▸ **WHAT THE EXERCISE ASKS**: Nothing but the pictures should be dropped; repeat the rest of the data below exactly.

▸ **INFORMATION SHOWN**:
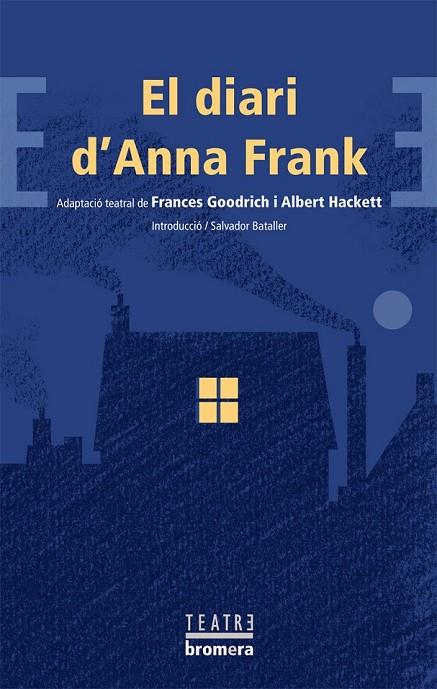 EL DIARI D'ANNA FRANK | 9788498244397 | GOODRICH, FRANCES/HACKET, ALBERT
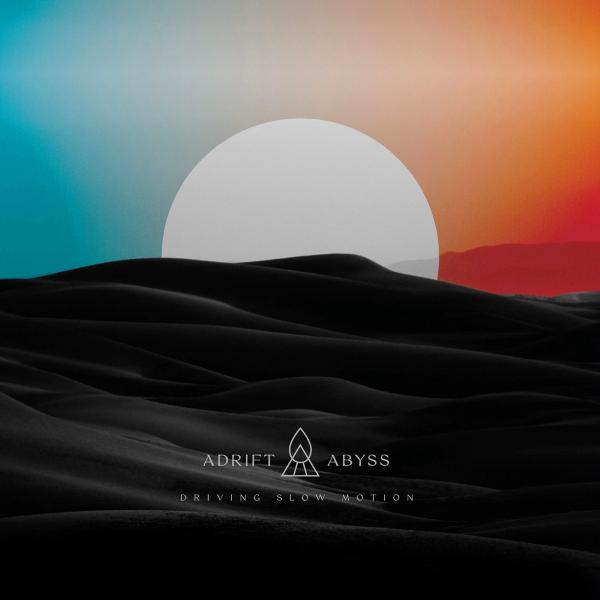 Driving Slow Motion - Adrift-Abyss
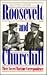 Roosevelt and Churchill: Th...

▸ **ANSWER TO THIS EXERCISE**:
 EL DIARI D'ANNA FRANK | 9788498244397 | GOODRICH, FRANCES/HACKET, ALBERT
 Driving Slow Motion - Adrift-Abyss
 Roosevelt and Churchill: Th...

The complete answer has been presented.